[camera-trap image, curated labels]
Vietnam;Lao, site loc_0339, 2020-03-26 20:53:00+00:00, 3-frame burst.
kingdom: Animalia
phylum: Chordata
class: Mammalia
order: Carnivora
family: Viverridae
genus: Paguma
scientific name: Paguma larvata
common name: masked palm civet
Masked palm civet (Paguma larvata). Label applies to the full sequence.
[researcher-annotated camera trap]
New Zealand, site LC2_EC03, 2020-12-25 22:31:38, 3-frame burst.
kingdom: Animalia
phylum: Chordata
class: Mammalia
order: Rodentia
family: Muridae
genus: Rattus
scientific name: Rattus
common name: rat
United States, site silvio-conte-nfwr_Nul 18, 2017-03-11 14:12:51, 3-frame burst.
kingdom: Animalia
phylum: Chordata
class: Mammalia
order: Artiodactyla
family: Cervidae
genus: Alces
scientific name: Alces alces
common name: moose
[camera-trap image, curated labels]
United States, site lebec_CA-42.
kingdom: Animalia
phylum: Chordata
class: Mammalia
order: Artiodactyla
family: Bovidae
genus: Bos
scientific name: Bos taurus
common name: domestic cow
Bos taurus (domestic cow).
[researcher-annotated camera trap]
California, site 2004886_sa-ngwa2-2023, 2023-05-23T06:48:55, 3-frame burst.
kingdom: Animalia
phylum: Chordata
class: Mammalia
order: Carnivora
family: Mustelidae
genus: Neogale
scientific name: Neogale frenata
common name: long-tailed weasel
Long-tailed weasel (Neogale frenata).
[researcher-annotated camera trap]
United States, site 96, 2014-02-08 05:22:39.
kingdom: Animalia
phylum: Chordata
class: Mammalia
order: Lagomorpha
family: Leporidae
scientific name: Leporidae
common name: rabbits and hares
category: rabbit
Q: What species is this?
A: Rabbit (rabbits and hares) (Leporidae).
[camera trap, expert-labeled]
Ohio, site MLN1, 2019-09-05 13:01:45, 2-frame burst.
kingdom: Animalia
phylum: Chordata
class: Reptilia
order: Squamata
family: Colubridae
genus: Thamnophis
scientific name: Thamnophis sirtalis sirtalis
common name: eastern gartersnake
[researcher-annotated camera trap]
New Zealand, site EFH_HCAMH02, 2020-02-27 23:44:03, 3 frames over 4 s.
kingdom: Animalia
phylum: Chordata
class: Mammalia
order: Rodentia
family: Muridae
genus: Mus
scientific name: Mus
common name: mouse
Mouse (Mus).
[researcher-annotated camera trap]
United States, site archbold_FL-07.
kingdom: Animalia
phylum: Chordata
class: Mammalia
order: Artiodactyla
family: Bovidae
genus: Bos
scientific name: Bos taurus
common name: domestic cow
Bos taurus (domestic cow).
________________________
Output the entries exactly. Leave nothing out.

### Solution for this exercise
[camera-trap image, curated labels]
Vietnam;Lao, site loc_0339, 2020-03-26 20:53:00+00:00, 3-frame burst.
kingdom: Animalia
phylum: Chordata
class: Mammalia
order: Carnivora
family: Viverridae
genus: Paguma
scientific name: Paguma larvata
common name: masked palm civet
Masked palm civet (Paguma larvata). Label applies to the full sequence.
[researcher-annotated camera trap]
New Zealand, site LC2_EC03, 2020-12-25 22:31:38, 3-frame burst.
kingdom: Animalia
phylum: Chordata
class: Mammalia
order: Rodentia
family: Muridae
genus: Rattus
scientific name: Rattus
common name: rat
United States, site silvio-conte-nfwr_Nul 18, 2017-03-11 14:12:51, 3-frame burst.
kingdom: Animalia
phylum: Chordata
class: Mammalia
order: Artiodactyla
family: Cervidae
genus: Alces
scientific name: Alces alces
common name: moose
[camera-trap image, curated labels]
United States, site lebec_CA-42.
kingdom: Animalia
phylum: Chordata
class: Mammalia
order: Artiodactyla
family: Bovidae
genus: Bos
scientific name: Bos taurus
common name: domestic cow
Bos taurus (domestic cow).
[researcher-annotated camera trap]
California, site 2004886_sa-ngwa2-2023, 2023-05-23T06:48:55, 3-frame burst.
kingdom: Animalia
phylum: Chordata
class: Mammalia
order: Carnivora
family: Mustelidae
genus: Neogale
scientific name: Neogale frenata
common name: long-tailed weasel
Long-tailed weasel (Neogale frenata).
[researcher-annotated camera trap]
United States, site 96, 2014-02-08 05:22:39.
kingdom: Animalia
phylum: Chordata
class: Mammalia
order: Lagomorpha
family: Leporidae
scientific name: Leporidae
common name: rabbits and hares
category: rabbit
Q: What species is this?
A: Rabbit (rabbits and hares) (Leporidae).
[camera trap, expert-labeled]
Ohio, site MLN1, 2019-09-05 13:01:45, 2-frame burst.
kingdom: Animalia
phylum: Chordata
class: Reptilia
order: Squamata
family: Colubridae
genus: Thamnophis
scientific name: Thamnophis sirtalis sirtalis
common name: eastern gartersnake
[researcher-annotated camera trap]
New Zealand, site EFH_HCAMH02, 2020-02-27 23:44:03, 3 frames over 4 s.
kingdom: Animalia
phylum: Chordata
class: Mammalia
order: Rodentia
family: Muridae
genus: Mus
scientific name: Mus
common name: mouse
Mouse (Mus).
[researcher-annotated camera trap]
United States, site archbold_FL-07.
kingdom: Animalia
phylum: Chordata
class: Mammalia
order: Artiodactyla
family: Bovidae
genus: Bos
scientific name: Bos taurus
common name: domestic cow
Bos taurus (domestic cow).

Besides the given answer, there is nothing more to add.